Mit der Eröffnung seiner neuen Bar am Schlossplatz hat das Hotel Der Blaue Reiter einen weiteren Anziehungspunkt in der Durlacher Altstadt geschaffen. Der Startschuss fiel im Rahmen des verkaufsoffenen Sonntags „Durlach blüht auf“ – und übertraf die Erwartungen der Verantwortlichen deutlich.
„Die Resonanz hat uns ehrlich überrascht – im besten Sinne“, sagt Geschäftsführer Markus Fränkle. Bereits am ersten Tag sei deutlich geworden, dass viele Menschen in Durlach auf ein solches Angebot gewartet hätten.
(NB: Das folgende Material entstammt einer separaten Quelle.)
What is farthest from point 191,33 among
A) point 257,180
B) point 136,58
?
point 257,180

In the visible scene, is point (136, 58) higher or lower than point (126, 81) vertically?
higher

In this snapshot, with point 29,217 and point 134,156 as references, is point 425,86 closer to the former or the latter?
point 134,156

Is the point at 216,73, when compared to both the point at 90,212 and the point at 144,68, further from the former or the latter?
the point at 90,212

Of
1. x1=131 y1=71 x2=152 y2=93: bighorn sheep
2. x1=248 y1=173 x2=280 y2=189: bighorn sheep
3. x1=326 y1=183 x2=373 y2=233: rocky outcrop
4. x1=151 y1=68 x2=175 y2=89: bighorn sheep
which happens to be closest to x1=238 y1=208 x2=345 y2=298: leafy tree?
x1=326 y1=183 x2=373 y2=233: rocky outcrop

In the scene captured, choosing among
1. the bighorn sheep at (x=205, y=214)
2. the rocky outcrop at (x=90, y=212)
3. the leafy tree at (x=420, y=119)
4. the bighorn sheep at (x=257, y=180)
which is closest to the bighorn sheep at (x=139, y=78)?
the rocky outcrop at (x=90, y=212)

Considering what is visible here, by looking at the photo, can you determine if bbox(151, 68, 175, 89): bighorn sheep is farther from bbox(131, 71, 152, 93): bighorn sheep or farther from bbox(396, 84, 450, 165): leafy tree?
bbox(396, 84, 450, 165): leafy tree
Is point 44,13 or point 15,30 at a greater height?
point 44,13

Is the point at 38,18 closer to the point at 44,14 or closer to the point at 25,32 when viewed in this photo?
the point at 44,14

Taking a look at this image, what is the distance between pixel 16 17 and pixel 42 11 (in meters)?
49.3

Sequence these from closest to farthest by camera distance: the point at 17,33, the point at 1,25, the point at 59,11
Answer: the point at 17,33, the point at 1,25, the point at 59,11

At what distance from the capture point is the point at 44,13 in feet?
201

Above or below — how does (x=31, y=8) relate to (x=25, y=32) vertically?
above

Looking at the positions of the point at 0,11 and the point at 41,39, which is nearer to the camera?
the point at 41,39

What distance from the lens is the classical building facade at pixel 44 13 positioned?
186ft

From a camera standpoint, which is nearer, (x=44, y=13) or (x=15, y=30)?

Die Idee für die Bar entwickelte sich aus dem „Kaishi“, einem modernen Foodkonzept mit asiatischen Einflüssen, das ursprünglich gemeinsam mit einer Auszubildenden entstanden war. Daraus wuchs der Wunsch nach einem neuen Projekt, das noch stärker von jungen Menschen getragen wird. „Wir wollten bewusst wieder ein echtes Azubiprojekt schaffen – mit Verantwortung, Freiraum und echten Entscheidungen“, erklärt Fränkle.
Für Fränkle besitzt der Schlossplatz eine besondere Bedeutung. Mit der Karlsburg, kurzen Wegen und seiner zentralen Lage sei er „das Herz von Durlach“. Gleichzeitig habe der Platz in den vergangenen Jahren nicht immer die Aufmerksamkeit und Lebendigkeit erhalten, die ihm zustehe.
„Der Schlossplatz hat so viel Potenzial – wir wollen ihm wieder die Bühne geben, die er verdient“, betont der Hotelchef.
Der große Besucherandrang zur Eröffnung stellte das junge Team zunächst vor Herausforderungen. Die Gäste hätten jedoch viel Verständnis gezeigt. Bereits in den Tagen danach wurden zahlreiche Abläufe optimiert. Schon zum Start habe sich das Team an einen Großteil des Angebots gewagt. Die Auszubildenden und dual Studierenden hätten sich „nahezu an die komplette Karte herangetraut“, so Fränkle.
Das Besondere an der neuen Bar ist ihr Konzept: Auszubildende, dual Studierende und Quereinsteiger übernehmen nicht nur Aufgaben im Service, sondern gestalten viele Bereiche eigenständig. Dazu gehören Einkauf, Vorbereitung, Reinigung, Marketing sowie die Entwicklung von Angeboten.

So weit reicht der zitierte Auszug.